Perante o cenário de ascensão da extrema-direita, de forma totalmente oportunista, as forças liberais e mesmo liberal-conservadoras juntam-se muitas vezes ao movimento da luta contra a extrema-direita, reduzindo o anti-fascismo a uma simples defesa de uma democracia representativa que defendem. eles mesmos contribuem para o meu E, no entanto, apesar de alguma retórica antifascista supostamente partilhada, a extrema direita conseguiu integrar-se plenamente no sistema político .

A ascensão da extrema direita revela a ampliação do campo de atuação da direita liberal (que pode alternativamente adotar boa parte do programa e do discurso da extrema direita ou apresentar-se como a única possibilidade de defesa dos valores liberal-democráticos ), a a crescente centralidade da extrema direita e a tendência para encurralar a esquerda, quer eleitoralmente, quer através de subsequentes demissões programáticas para agradar aos seus “parceiros” liberais.

Se formos além das leituras estritamente parlamentares, este cenário é claramente benéfico para a classe dominante.
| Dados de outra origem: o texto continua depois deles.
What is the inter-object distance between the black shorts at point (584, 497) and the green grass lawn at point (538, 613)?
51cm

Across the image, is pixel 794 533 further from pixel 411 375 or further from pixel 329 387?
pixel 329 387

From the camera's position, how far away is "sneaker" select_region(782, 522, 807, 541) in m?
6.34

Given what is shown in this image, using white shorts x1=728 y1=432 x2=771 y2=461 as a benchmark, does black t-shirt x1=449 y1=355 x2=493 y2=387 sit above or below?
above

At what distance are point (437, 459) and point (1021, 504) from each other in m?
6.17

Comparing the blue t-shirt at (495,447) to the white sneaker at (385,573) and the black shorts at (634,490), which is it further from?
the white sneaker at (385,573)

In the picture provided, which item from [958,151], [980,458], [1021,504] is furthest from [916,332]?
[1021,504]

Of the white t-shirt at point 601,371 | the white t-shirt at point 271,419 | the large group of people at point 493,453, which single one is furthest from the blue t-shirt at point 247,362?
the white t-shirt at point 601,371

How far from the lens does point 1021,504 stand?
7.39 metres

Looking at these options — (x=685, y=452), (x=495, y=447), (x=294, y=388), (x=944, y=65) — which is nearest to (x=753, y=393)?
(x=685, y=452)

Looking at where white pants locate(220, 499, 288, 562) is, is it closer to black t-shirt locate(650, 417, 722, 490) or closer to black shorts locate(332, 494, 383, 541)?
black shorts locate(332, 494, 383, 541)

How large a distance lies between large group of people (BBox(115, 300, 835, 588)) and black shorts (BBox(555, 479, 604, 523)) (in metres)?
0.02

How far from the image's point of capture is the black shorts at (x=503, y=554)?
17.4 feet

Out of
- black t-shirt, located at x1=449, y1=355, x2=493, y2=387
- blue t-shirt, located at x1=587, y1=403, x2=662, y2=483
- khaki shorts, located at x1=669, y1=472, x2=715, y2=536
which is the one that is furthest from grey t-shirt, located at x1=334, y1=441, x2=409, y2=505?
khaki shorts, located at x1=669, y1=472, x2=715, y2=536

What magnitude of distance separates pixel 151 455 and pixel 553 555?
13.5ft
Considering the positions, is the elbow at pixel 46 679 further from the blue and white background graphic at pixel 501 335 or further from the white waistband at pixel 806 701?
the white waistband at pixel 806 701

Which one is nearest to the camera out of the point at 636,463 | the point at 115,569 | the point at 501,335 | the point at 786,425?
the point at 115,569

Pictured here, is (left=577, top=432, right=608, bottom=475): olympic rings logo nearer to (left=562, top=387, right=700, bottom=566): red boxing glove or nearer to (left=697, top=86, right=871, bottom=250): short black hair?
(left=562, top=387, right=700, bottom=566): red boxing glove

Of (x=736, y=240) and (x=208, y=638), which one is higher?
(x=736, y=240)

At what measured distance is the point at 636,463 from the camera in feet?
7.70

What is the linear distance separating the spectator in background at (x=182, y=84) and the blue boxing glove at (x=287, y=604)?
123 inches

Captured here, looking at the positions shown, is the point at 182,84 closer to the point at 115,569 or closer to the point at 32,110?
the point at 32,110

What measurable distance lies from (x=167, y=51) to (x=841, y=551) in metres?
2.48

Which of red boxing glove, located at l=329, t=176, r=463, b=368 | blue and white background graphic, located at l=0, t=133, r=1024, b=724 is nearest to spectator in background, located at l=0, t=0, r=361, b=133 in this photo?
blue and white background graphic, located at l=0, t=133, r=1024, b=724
O desgaste das forças liberais tradicionais pode sempre ser temporariamente substituído por forças de extrema direita que aplicarão políticas económicas idênticas e que jogarão a carta de capitalizar a frustração de uma grande parte da população através da demagogia, da xenofobia e do chauvinismo.

Seja como for, o problema da esquerda neste novo campo de jogo reside na sua aceitação fatalista do novo cenário e na sua incapacidade de se rearmar ideologicamente e de regressar às coordenadas da luta de classes. Um antifascismo consistente só pode ser articulado a partir de uma estratégia política de ação que vá além do estrito quadro institucional, como nos ensina a experiência histórica.

O aviso da chegada do lobo, tantas vezes repetido, está a esgotar a sua credibilidade e capacidade de mobilização. O lobo foi dissuadido por enquanto, pelo menos em França, mas está a lamber as feridas e está cada vez mais pronto para vir morder. Tenha cuidado para não encontrar aliados inesperados que facilitem sua chegada.

XAVIER VALL ONTIVEROS

Antropólogo e doutor em história comparada, política e social.